Chris Cairns' cricket commentary career is in limbo since he severed ties with Sky TV after revelations he is one of three former Black Caps being investigated by the International Cricket Council's anti-corruption and security unit.

Last Thursday, it emerged that Cairns and former teammates Daryl Tuffey and Lou Vincent were at the centre of an ICC probe into alleged match- and spot-fixing.

Cairns was part of Sky's commentary team for the first test match of the summer against the West Indies. He performed the pitch report on the second day and commentated during the morning session but did not return to the commentary box in the afternoon.

Last night, Sky confirmed it had no plans to use Cairns as a commentator again.

"He is not doing any commentating for Sky going forward," said Sky's head of corporate communications, Kirsty Way.

"He is going to focus on these claims, or supposed claims."

Cairns had made the decision to step down himself and Sky would consider using him again if he was cleared of any wrongdoing, Ms Way said.

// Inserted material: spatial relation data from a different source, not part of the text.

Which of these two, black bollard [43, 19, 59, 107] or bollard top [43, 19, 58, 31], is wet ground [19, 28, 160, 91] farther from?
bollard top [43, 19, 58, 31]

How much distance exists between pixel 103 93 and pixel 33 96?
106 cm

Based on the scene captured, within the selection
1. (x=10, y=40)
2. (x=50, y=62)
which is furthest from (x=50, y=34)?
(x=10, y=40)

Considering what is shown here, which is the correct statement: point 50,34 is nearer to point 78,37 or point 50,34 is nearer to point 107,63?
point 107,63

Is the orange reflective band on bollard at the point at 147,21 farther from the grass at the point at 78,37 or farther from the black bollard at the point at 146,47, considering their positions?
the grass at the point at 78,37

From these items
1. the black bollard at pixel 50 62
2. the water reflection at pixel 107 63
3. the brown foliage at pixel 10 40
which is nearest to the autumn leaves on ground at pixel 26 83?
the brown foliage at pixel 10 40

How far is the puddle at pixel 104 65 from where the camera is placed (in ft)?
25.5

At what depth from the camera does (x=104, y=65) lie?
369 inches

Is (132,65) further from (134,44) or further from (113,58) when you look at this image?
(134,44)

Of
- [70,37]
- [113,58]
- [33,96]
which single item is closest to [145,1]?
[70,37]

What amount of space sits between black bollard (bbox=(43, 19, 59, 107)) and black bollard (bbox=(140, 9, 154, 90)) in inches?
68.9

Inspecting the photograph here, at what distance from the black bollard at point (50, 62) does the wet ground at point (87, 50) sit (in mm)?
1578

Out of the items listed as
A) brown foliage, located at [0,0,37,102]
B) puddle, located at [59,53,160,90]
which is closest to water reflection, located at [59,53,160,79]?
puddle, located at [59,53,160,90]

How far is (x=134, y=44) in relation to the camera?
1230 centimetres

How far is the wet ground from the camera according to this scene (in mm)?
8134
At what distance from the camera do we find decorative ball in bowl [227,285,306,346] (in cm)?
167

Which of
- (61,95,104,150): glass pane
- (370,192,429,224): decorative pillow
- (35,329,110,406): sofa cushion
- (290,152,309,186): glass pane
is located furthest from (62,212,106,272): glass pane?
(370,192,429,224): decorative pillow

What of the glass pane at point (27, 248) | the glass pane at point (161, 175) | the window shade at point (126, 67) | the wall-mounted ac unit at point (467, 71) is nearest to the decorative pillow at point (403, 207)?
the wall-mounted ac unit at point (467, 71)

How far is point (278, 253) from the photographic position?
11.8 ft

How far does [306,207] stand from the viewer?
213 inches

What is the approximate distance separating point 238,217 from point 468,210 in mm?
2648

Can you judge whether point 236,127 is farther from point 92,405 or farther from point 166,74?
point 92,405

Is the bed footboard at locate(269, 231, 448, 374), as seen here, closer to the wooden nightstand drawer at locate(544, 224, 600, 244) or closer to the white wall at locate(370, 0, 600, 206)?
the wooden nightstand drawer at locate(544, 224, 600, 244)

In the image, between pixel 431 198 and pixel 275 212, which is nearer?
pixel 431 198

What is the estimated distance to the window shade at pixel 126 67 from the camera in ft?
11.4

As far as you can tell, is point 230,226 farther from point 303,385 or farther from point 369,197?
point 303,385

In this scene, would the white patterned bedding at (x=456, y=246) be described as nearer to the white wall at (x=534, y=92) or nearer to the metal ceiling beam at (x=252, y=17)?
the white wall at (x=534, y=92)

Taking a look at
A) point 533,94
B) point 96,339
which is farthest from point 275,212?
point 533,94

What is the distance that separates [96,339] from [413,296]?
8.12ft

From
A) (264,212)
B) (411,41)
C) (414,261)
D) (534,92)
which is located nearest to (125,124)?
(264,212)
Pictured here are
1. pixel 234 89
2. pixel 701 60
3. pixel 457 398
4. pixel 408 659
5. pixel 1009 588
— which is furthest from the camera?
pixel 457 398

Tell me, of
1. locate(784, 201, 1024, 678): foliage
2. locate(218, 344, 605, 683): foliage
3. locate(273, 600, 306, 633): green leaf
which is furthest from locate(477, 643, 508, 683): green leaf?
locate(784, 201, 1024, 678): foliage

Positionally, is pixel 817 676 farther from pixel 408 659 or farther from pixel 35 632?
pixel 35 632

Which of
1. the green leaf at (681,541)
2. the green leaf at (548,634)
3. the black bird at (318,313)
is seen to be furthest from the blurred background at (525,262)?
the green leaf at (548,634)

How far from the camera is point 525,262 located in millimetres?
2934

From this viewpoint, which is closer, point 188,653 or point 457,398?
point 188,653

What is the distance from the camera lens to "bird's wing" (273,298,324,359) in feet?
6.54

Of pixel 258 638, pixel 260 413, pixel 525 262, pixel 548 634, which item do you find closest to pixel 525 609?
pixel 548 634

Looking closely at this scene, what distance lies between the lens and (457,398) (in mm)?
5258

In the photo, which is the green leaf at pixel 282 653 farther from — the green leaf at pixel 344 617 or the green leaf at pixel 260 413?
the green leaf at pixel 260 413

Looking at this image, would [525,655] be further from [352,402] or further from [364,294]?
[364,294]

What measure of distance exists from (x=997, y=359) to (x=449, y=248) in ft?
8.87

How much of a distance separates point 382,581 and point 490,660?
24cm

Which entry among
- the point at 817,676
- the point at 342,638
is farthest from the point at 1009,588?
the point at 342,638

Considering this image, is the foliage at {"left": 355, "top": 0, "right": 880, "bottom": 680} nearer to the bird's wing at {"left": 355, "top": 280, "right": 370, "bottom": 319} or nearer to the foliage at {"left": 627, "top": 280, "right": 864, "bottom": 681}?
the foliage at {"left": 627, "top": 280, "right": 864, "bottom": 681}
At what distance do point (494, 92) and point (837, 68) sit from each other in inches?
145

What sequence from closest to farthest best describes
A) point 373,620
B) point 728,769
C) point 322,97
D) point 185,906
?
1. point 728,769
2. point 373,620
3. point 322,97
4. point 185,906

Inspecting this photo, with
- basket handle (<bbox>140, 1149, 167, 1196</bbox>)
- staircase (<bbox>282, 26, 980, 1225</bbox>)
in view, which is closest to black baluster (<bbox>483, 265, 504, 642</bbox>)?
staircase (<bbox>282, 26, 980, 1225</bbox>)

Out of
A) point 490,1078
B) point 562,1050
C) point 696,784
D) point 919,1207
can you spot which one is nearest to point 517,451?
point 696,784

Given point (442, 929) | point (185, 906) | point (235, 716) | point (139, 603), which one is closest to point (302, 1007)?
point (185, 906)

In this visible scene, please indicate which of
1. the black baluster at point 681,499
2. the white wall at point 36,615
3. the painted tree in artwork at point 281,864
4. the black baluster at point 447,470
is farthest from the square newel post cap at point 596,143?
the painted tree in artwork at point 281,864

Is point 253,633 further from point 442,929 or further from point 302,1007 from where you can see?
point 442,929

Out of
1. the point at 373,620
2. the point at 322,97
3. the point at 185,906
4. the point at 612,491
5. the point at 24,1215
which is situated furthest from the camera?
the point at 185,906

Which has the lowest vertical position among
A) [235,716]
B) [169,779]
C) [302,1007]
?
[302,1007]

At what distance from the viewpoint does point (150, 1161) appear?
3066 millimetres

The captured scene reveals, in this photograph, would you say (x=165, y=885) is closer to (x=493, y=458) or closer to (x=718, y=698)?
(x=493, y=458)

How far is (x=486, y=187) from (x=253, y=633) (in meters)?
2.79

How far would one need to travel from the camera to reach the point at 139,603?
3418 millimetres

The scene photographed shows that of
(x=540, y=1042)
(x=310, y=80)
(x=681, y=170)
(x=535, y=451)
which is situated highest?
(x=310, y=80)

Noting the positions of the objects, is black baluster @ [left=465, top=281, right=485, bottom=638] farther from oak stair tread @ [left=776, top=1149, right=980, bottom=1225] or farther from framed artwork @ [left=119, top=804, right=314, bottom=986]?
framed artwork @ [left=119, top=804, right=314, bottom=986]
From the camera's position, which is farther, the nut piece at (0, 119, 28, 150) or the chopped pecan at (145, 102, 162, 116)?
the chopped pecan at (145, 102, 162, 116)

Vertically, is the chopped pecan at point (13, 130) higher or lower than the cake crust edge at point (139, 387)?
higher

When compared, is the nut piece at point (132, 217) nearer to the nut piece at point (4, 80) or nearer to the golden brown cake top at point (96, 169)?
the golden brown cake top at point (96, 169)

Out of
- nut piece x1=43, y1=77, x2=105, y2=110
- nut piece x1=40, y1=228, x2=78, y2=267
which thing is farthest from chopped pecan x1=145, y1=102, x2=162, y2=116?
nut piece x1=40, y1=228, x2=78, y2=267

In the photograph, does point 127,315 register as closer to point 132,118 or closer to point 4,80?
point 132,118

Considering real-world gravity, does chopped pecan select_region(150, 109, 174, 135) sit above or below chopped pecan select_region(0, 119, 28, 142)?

"If he is cleared eventually then absolutely. It was Chris' decision to step down. He is innocent until proven guilty."

Cairns wrote of his disappointment at the effect of the accusations on his media career in his Sunday newspaper column.

"Can you begin to imagine how sickening it feels to be the subject of yet more rumour and press speculation now as I am embarking on a media career that is potentially in ruins?" he wrote.

Cairns will tomorrow make his first public appearance since news of the investigation became public. He is due to appear at a press conference to promote his charity boxing match against former commentary box colleague Simon Doull on Saturday night's Fight For Life card.

Promoter Dean Lonergan said Cairns had assured him he would fight and he expected him to attend the press conference.

"He is 100 per cent going to be fighting," Mr Lonergan said.

"At the end of the day all that is happening is he has an investigation going on. People are jumping to conclusions.

"I thought we lived in a democracy where a man was innocent until proven guilty."

Guest editor John Kirwan says:

I'm sad he's not going to be there. He's a special type of New Zealander - he intrigues me as a man. He's obviously going through a rough time and it's a shame I won't be hearing his voice. When it's over, come back strong.